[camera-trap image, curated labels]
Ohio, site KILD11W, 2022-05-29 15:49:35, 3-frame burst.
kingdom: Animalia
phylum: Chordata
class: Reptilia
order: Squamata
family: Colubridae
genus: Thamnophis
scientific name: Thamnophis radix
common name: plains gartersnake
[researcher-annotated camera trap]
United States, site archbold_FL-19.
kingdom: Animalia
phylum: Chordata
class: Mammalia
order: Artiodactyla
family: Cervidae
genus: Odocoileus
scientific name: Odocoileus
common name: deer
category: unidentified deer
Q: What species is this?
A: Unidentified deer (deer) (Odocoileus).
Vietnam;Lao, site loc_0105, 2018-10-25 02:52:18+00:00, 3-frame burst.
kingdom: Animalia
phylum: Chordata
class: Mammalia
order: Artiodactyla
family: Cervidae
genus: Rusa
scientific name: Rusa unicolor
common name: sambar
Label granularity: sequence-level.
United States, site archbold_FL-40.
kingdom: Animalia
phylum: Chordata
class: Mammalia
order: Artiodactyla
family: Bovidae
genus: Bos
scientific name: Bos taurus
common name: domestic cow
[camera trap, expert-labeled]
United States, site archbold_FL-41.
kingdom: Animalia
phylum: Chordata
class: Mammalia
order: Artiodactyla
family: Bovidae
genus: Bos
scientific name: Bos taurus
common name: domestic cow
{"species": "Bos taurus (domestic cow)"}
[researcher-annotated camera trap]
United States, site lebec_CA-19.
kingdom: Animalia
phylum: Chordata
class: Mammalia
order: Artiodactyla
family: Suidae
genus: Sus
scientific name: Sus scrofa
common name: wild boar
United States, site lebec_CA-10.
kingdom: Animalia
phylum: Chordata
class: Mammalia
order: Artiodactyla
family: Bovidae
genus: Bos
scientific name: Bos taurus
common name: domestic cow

● ● ● ● ●

Required action: Quote all of the entries exactly as they appear.

Reply to the exercise:
[camera-trap image, curated labels]
Ohio, site KILD11W, 2022-05-29 15:49:35, 3-frame burst.
kingdom: Animalia
phylum: Chordata
class: Reptilia
order: Squamata
family: Colubridae
genus: Thamnophis
scientific name: Thamnophis radix
common name: plains gartersnake
[researcher-annotated camera trap]
United States, site archbold_FL-19.
kingdom: Animalia
phylum: Chordata
class: Mammalia
order: Artiodactyla
family: Cervidae
genus: Odocoileus
scientific name: Odocoileus
common name: deer
category: unidentified deer
Q: What species is this?
A: Unidentified deer (deer) (Odocoileus).
Vietnam;Lao, site loc_0105, 2018-10-25 02:52:18+00:00, 3-frame burst.
kingdom: Animalia
phylum: Chordata
class: Mammalia
order: Artiodactyla
family: Cervidae
genus: Rusa
scientific name: Rusa unicolor
common name: sambar
Label granularity: sequence-level.
United States, site archbold_FL-40.
kingdom: Animalia
phylum: Chordata
class: Mammalia
order: Artiodactyla
family: Bovidae
genus: Bos
scientific name: Bos taurus
common name: domestic cow
[camera trap, expert-labeled]
United States, site archbold_FL-41.
kingdom: Animalia
phylum: Chordata
class: Mammalia
order: Artiodactyla
family: Bovidae
genus: Bos
scientific name: Bos taurus
common name: domestic cow
{"species": "Bos taurus (domestic cow)"}
[researcher-annotated camera trap]
United States, site lebec_CA-19.
kingdom: Animalia
phylum: Chordata
class: Mammalia
order: Artiodactyla
family: Suidae
genus: Sus
scientific name: Sus scrofa
common name: wild boar
United States, site lebec_CA-10.
kingdom: Animalia
phylum: Chordata
class: Mammalia
order: Artiodactyla
family: Bovidae
genus: Bos
scientific name: Bos taurus
common name: domestic cow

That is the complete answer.